Page extract
== Segment start ==
Key Words: Aging Beef Meat Quality Tenderness
Introduction
Tenderness is the most important factor affecting beef palatability. Consumers can segregate differences in beef tenderness and are willing to pay more for more tender beef (Miller et al., 2001
). The challenge is to decrease variation and improve tenderness through multiple ante- and postmortem technologies. Of beef steaks regularly offered on restaurant menus, top sirloin steaks are the toughest and most variable in tenderness (Morgan et al., 1991
), but are typically lower in price than most other menu offerings.
Quality grade is relied upon heavily as a predictor of palatability, but has long been questioned for accuracy (Parrish et al., 1973
; Jost et al., 1983
). Postmortem aging is among the most popular options for improving tenderness (Dransfield, 1994
). Endpoint cooking temperature, however, may be the definitive factor in beef tenderness. Parrish et al. (1973)
found endpoint temperature was a better predictor of rib steak tenderness than marbling. Blade tenderization is another available technology that has been shown to improve tenderness through muscle tissue disruption (Parrish, 1977
). In a survey of North American Meat Processors Association members (George-Evins et al., 1999
), 61.8% of meat processors used blade tenderization on the top sirloin butt, and, when used, the average number of passes was 1.6 times (range of one to three passes).
Although each of these technologies has been used to improve tenderness, the effect of the combination and/or different levels of these factors on tenderness merits further investigation. Therefore, the objective of this study was to study the effects of postmortem technology combinations (quality classification, postmortem aging, blade tenderization, and endpoint cooking temperature) on cooking characteristics and tenderness of gluteus medius steaks from top sirloin butts.
Materials and Methods
Product Collection
One hundred sixty-two top sirloin beef butts were obtained from a commercial packing facility. Sirloin butts were ordered for qualification into USDA Select (SEL, n = 54), USDA Choice (CHO, n = 54), and the Certified Angus Beef Program (CAB, n = 54; average and high Choice). Sirloin butts were shipped to a commercial fabrication plant and aged at 1°C for 7, 14, or 21 d postmortem. After aging, top sirloin butts were passed through a blade tenderizer (model T7001; Ross Industries Inc., Midland, VA) zero (0x), one (1x), or two (2x) times, with the external fat side down. Plant personnel trimmed and removed the biceps femoris muscle from each top sirloin butt. The gluteus medius muscle was cut into 2.54-cm-thick steaks and individually vacuum-packaged (model M 860, Multivac Inc., Calhoun, Germany). Steaks were frozen for 35 to 40 min at 37°C in a spiral freezer (Meyer Metal Craft, Windsor, MO), transported to the Kansas State University Meat Laboratory, and stored at 29°C until analysis. Top sirloin butt identification was maintained throughout the process.
Warner-Bratzler Shear Force Determination
Three steaks were randomly selected from each top sirloin butt and assigned to one of three endpoint cooking temperatures (65.5, 71.0, or 76.6°C). Endpoint cooking temperatures were selected to approximately represent medium rare, medium, and well-done degrees of doneness. Vacuum seals were broken and steaks were thawed for 24 h at 3°C. Steaks were weighed in the bag with juices, weighed again out of the bag, trimmed of external fat, and weighed again. Percentages of thawing loss for the three steaks from each top sirloin butt were averaged. Steaks were cooked according to an established protocol consistent with AMSA (1995)
== Segment end ==
What to produce
Name every postmortem technology that the beef tenderness study's objective lists as part of the combinations being tested.

Data
== Segment start ==
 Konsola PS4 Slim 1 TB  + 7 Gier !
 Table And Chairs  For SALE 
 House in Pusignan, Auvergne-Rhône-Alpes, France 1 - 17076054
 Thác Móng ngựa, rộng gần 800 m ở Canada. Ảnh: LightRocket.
== Segment end ==
== Segment start ==
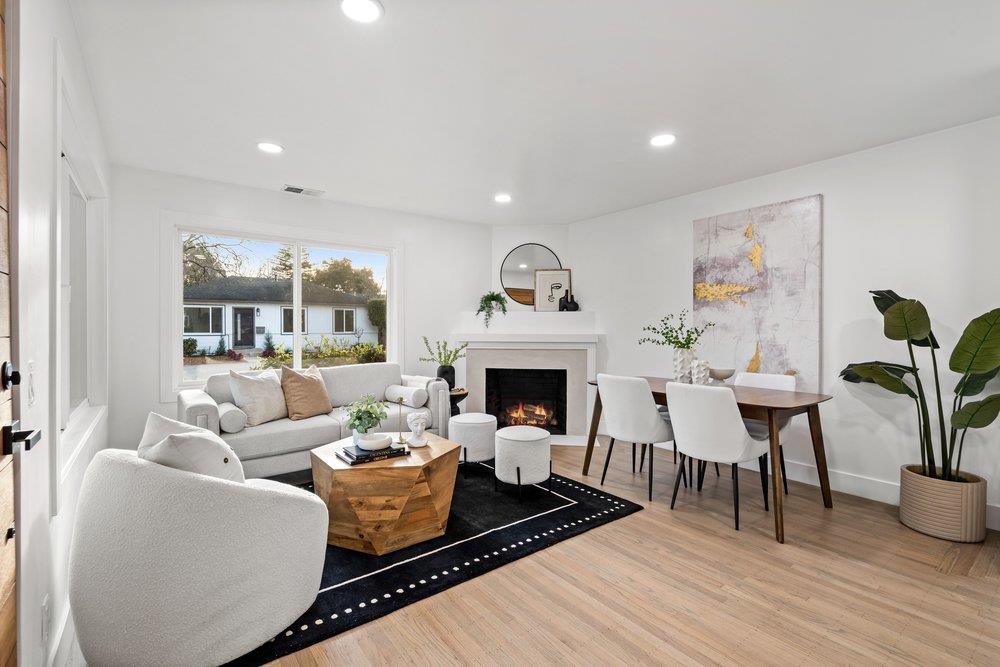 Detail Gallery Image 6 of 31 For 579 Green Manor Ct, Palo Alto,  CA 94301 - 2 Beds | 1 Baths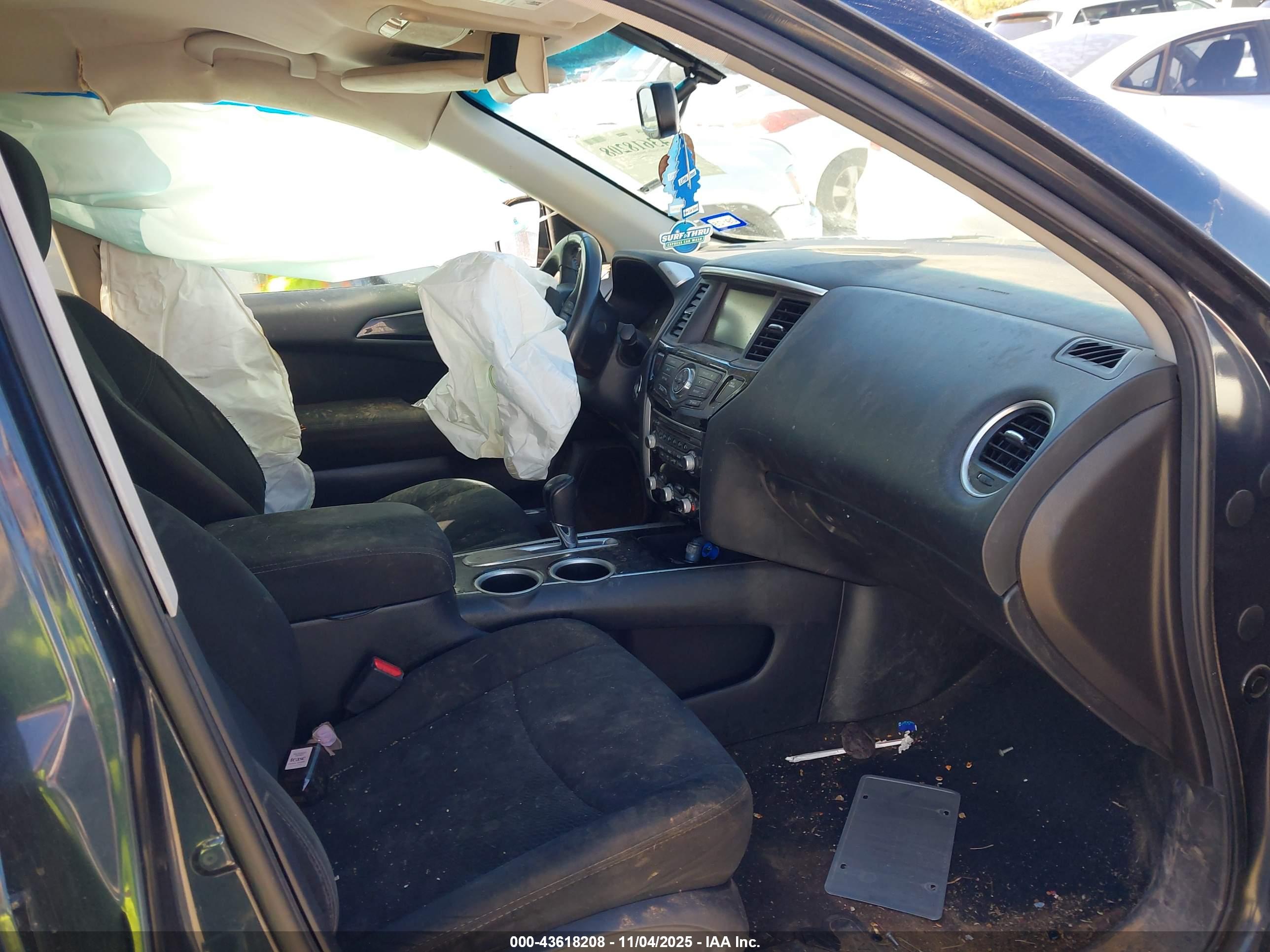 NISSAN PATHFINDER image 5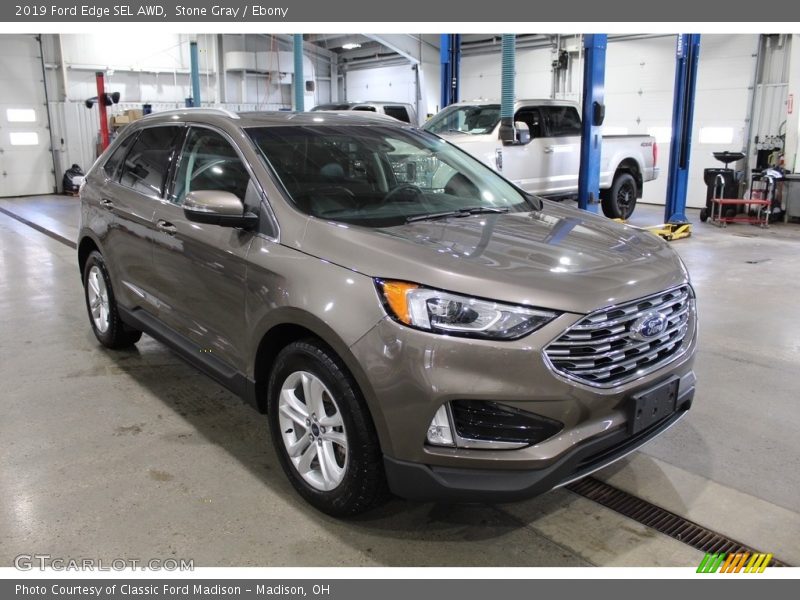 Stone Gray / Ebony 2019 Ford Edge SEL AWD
== Segment end ==
== Segment start ==
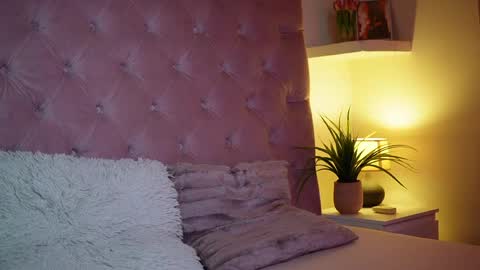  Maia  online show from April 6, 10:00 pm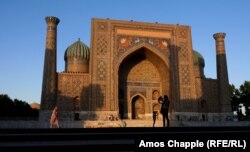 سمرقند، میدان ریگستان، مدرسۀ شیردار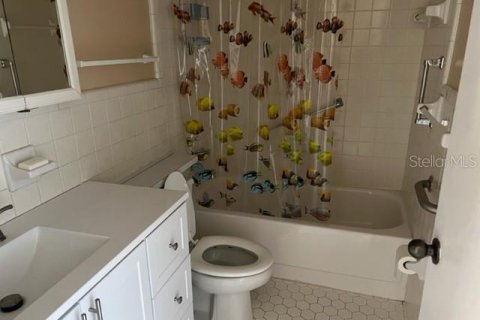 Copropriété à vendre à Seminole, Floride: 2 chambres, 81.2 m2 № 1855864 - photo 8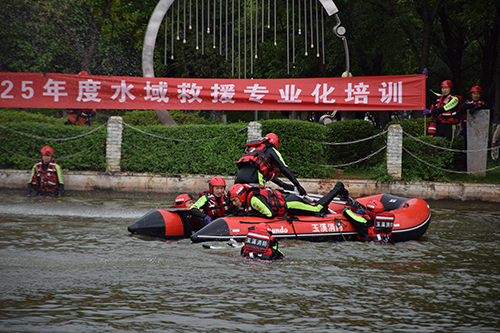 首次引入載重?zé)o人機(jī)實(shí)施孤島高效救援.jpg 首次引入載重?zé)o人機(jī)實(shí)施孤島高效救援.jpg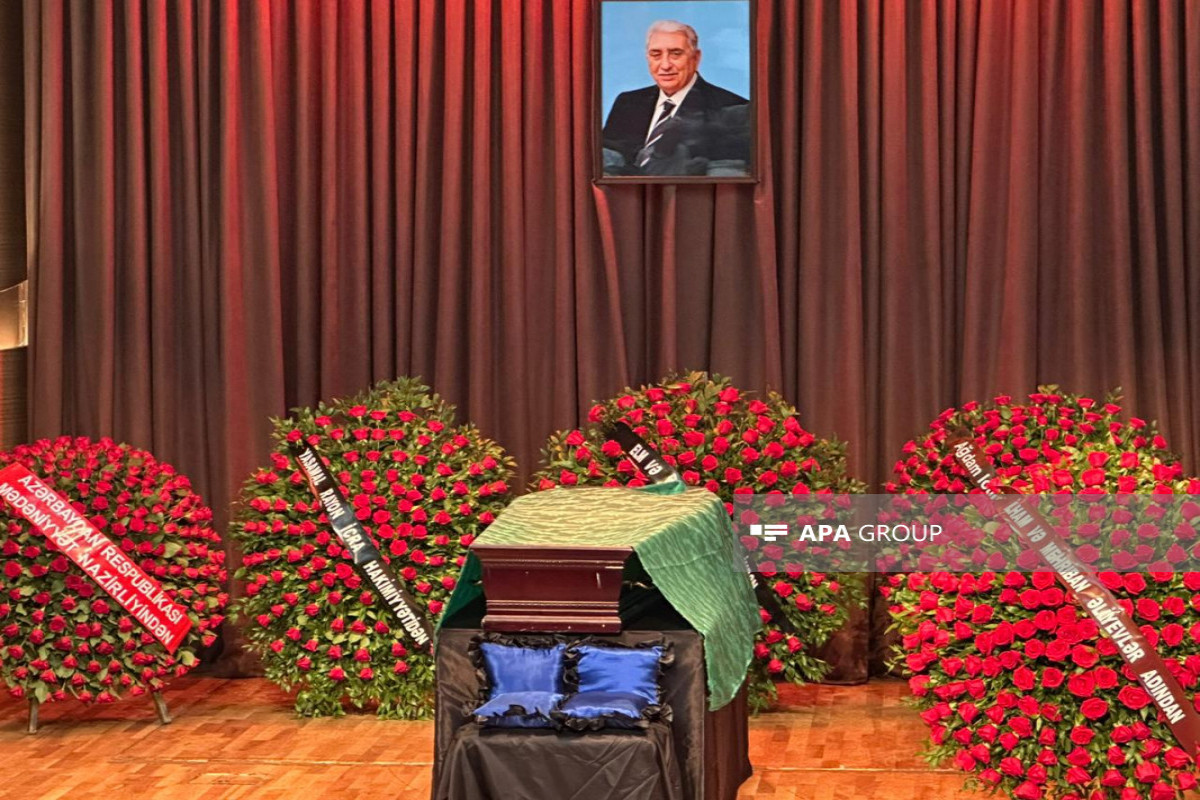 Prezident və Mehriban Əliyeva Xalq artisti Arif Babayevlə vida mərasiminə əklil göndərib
== Segment end ==
Your response
Quality classification, postmortem aging, blade tenderization, and endpoint cooking temperature.